From: "Tobias Schumacher" <ts@linux.ibm.com>
To: "Gerd Bayer" <gbayer@linux.ibm.com>,
"Tobias Schumacher" <ts@linux.ibm.com>,
"Heiko Carstens" <hca@linux.ibm.com>,
"Vasily Gorbik" <gor@linux.ibm.com>,
"Alexander Gordeev" <agordeev@linux.ibm.com>,
"Christian Borntraeger" <borntraeger@linux.ibm.com>,
"Sven Schnelle" <svens@linux.ibm.com>,
"Niklas Schnelle" <schnelle@linux.ibm.com>,
"Gerald Schaefer" <gerald.schaefer@linux.ibm.com>,
"Halil Pasic" <pasic@linux.ibm.com>,
"Matthew Rosato" <mjrosato@linux.ibm.com>,
"Thomas Gleixner" <tglx@linutronix.de>
Cc: <linux-kernel@vger.kernel.org>, <linux-s390@vger.kernel.org>,
"Farhan Ali" <alifm@linux.ibm.com>
Subject: Re: [PATCH v5 2/2] s390/pci: Migrate s390 IRQ logic to IRQ domain API
Date: Fri, 21 Nov 2025 15:49:48 +0100 [thread overview]
Message-ID: <DEEGFVBPI57E.1QW7C1D4B2ER4@linux.ibm.com> (raw)
In-Reply-To: <626c1d010ff720c8c2beb7bdd36b0565850a6ab3.camel@linux.ibm.com>
On Fri Nov 21, 2025 at 2:27 PM CET, Gerd Bayer wrote:
> Hi Tobias,
>
> sorry for being late with my comments...
>
> On Fri, 2025-11-21 at 06:32 +0100, Tobias Schumacher wrote:
>> s390 is one of the last architectures using the legacy API for setup and
>> teardown of PCI MSI IRQs. Migrate the s390 IRQ allocation and teardown
>> to the MSI parent domain API. For details, see:
>>
>> https://lore.kernel.org/lkml/20221111120501.026511281@linutronix.de
>>
>> In detail, create an MSI parent domain for each PCI domain. When a PCI
>> device sets up MSI or MSI-X IRQs, the library creates a per-device IRQ
>> domain for this device, which is used by the device for allocating and
>> freeing IRQs.
>>
>> The per-device domain delegates this allocation and freeing to the
>> parent-domain. In the end, the corresponding callbacks of the parent
>> domain are responsible for allocating and freeing the IRQs.
>>
>> The allocation is split into two parts:
>> - zpci_msi_prepare() is called once for each device and allocates the
>> required resources. On s390, each PCI function has its own airq
>> vector and a summary bit, which must be configured once per function.
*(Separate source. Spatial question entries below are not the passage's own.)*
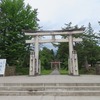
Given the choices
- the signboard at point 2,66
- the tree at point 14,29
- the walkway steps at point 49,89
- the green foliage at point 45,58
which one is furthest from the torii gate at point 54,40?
the green foliage at point 45,58

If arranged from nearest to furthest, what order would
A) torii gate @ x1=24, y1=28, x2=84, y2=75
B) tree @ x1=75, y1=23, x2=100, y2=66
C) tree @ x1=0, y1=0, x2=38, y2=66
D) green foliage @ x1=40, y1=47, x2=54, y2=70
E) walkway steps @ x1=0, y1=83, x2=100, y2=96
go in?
walkway steps @ x1=0, y1=83, x2=100, y2=96, torii gate @ x1=24, y1=28, x2=84, y2=75, tree @ x1=0, y1=0, x2=38, y2=66, tree @ x1=75, y1=23, x2=100, y2=66, green foliage @ x1=40, y1=47, x2=54, y2=70

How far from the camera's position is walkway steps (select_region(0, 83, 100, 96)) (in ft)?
23.8

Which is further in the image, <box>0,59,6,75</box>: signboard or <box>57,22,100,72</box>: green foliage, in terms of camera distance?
<box>57,22,100,72</box>: green foliage

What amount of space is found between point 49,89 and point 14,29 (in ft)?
38.6

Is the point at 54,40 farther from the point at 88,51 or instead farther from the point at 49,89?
the point at 49,89

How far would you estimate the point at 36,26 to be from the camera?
66.6ft

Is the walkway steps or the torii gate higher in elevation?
the torii gate

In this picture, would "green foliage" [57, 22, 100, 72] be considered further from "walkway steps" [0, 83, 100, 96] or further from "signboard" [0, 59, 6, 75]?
"walkway steps" [0, 83, 100, 96]

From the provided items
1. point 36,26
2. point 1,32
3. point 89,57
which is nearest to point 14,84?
point 1,32

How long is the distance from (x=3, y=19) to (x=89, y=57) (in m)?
10.3

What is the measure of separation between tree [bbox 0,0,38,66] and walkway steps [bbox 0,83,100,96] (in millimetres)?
9661

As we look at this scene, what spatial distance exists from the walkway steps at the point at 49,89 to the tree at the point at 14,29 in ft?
31.7

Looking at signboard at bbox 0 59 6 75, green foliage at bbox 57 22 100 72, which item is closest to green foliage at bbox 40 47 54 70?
green foliage at bbox 57 22 100 72

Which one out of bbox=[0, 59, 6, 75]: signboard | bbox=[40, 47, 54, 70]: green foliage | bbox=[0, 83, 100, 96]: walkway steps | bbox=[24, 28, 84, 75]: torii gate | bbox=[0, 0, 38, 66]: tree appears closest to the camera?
bbox=[0, 83, 100, 96]: walkway steps
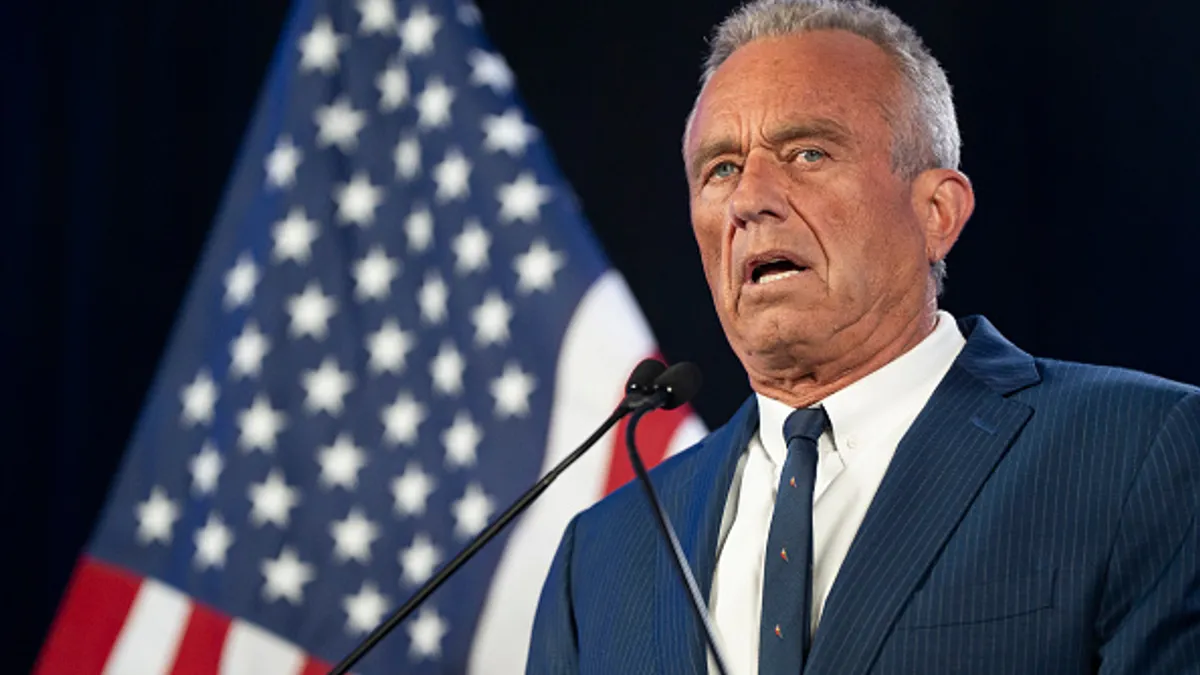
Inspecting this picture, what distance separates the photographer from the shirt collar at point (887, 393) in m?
1.79

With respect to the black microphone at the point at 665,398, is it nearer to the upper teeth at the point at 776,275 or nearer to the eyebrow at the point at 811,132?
the upper teeth at the point at 776,275

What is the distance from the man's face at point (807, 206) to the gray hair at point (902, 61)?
0.8 inches

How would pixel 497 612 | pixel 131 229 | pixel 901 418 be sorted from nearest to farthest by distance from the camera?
pixel 901 418
pixel 497 612
pixel 131 229

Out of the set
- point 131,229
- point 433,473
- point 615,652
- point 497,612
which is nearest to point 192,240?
point 131,229

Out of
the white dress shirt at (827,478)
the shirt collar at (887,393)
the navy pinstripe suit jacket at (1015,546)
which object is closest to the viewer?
the navy pinstripe suit jacket at (1015,546)

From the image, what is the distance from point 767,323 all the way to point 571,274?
0.84 meters

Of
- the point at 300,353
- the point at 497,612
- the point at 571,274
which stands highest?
the point at 571,274

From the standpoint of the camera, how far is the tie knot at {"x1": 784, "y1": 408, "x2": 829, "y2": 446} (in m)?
1.75

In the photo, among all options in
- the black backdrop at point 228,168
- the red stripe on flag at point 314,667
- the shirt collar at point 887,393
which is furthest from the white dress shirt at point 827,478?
the red stripe on flag at point 314,667

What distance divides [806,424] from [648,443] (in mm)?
778

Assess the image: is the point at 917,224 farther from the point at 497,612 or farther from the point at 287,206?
the point at 287,206

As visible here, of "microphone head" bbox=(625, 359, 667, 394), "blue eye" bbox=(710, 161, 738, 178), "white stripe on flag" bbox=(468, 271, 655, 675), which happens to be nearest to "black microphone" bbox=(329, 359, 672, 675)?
"microphone head" bbox=(625, 359, 667, 394)

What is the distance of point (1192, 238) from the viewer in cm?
244

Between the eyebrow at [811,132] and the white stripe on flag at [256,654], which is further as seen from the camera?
the white stripe on flag at [256,654]
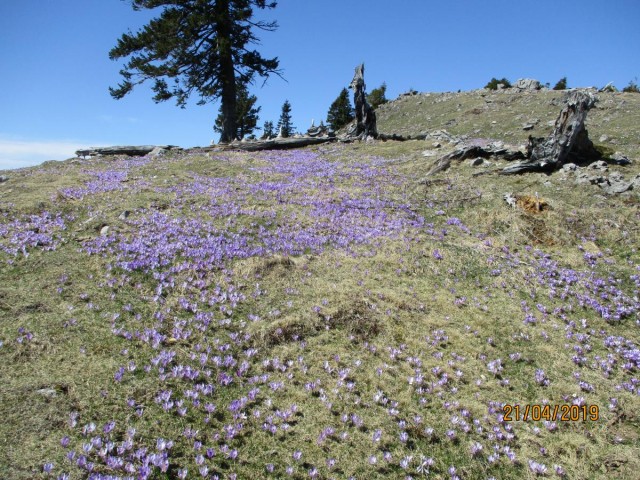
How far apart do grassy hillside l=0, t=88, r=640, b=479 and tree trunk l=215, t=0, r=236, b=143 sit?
16468 mm

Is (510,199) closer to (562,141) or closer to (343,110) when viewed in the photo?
(562,141)

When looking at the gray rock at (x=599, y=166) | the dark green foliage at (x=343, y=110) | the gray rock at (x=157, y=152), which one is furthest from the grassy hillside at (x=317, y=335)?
the dark green foliage at (x=343, y=110)

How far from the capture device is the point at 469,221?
43.1 ft

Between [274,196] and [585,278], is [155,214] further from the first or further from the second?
[585,278]

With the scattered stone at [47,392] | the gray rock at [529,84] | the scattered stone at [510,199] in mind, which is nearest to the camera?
the scattered stone at [47,392]

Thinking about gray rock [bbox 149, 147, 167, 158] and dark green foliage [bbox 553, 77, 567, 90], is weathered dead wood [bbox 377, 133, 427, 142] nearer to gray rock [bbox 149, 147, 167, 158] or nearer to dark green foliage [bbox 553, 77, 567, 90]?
gray rock [bbox 149, 147, 167, 158]

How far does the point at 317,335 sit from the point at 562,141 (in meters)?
14.9

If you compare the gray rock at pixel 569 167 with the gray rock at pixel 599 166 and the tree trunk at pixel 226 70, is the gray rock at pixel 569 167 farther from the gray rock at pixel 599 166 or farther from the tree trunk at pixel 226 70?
the tree trunk at pixel 226 70

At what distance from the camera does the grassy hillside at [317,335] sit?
199 inches

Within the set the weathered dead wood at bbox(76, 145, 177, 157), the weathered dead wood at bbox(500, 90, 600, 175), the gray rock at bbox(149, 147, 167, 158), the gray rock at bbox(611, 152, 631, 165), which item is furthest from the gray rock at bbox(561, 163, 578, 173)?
the weathered dead wood at bbox(76, 145, 177, 157)

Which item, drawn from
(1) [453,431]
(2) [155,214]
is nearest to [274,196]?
(2) [155,214]

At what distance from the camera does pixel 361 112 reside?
30.4 m

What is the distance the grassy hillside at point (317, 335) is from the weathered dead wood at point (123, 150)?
1218 cm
>> This is done in prepare().
>> - zpci_msi_alloc() can be called multiple times for allocating one or
>> more MSI/MSI-X IRQs. This creates a mapping between the virtual IRQ
>> number in the kernel and the hardware IRQ number.
>>
>> Freeing is split into two counterparts:
>> - zpci_msi_free() reverts the effects of zpci_msi_alloc() and
>> - zpci_msi_teardown() reverts the effects of zpci_msi_prepare(). This is
>> called once when all IRQs are freed before a device is removed.
>>
>> Since the parent domain in the end allocates the IRQs, the hwirq
>> encoding must be unambiguous for all IRQs of all devices. This is
>> achieved by
>>
>> encoding the hwirq using the PCI function id and the MSI
>> index.
>
> This is no longer true with the per-PCI-domain irq domains! But you
> encode the hwirq with the devfn within the PCI domain, instead.
Correct, will fix that.
>> Reviewed-by: Niklas Schnelle <schnelle@linux.ibm.com>
>> Reviewed-by: Farhan Ali <alifm@linux.ibm.com>
>> Signed-off-by: Tobias Schumacher <ts@linux.ibm.com>
>> ---
>> arch/s390/Kconfig | 1 +
>> arch/s390/include/asm/pci.h | 4 +
>> arch/s390/pci/pci_bus.c | 21 ++-
>> arch/s390/pci/pci_irq.c | 333 +++++++++++++++++++++++++++-----------------
>> 4 files changed, 227 insertions(+), 132 deletions(-)
>>
>> diff --git a/arch/s390/Kconfig b/arch/s390/Kconfig
>> index 778ce20d34046cad84dd4ef57cab5a662e5796d9..46ab67d607f0db7f5f108106172699a5eebfc8c8 100644
>> --- a/arch/s390/Kconfig
>> +++ b/arch/s390/Kconfig
>> @@ -251,6 +251,7 @@ config S390
>> select HOTPLUG_SMT
>> select IOMMU_HELPER if PCI
>> select IOMMU_SUPPORT if PCI
>> + select IRQ_MSI_LIB if PCI
>
> Nit: There's precedence for both versions (above and below!) but I
> personally would prefer to indent the pre-condition "if PCI" so it
> stands out. Maybe that's a generic clean-up task for this arch-specific
> file...
Since at least the 'if PCI' preconditions are indented in this file,
I'll also do it for this line.
>> @@ -189,7 +190,7 @@ static bool zpci_bus_is_multifunction_root(struct zpci_dev *zdev)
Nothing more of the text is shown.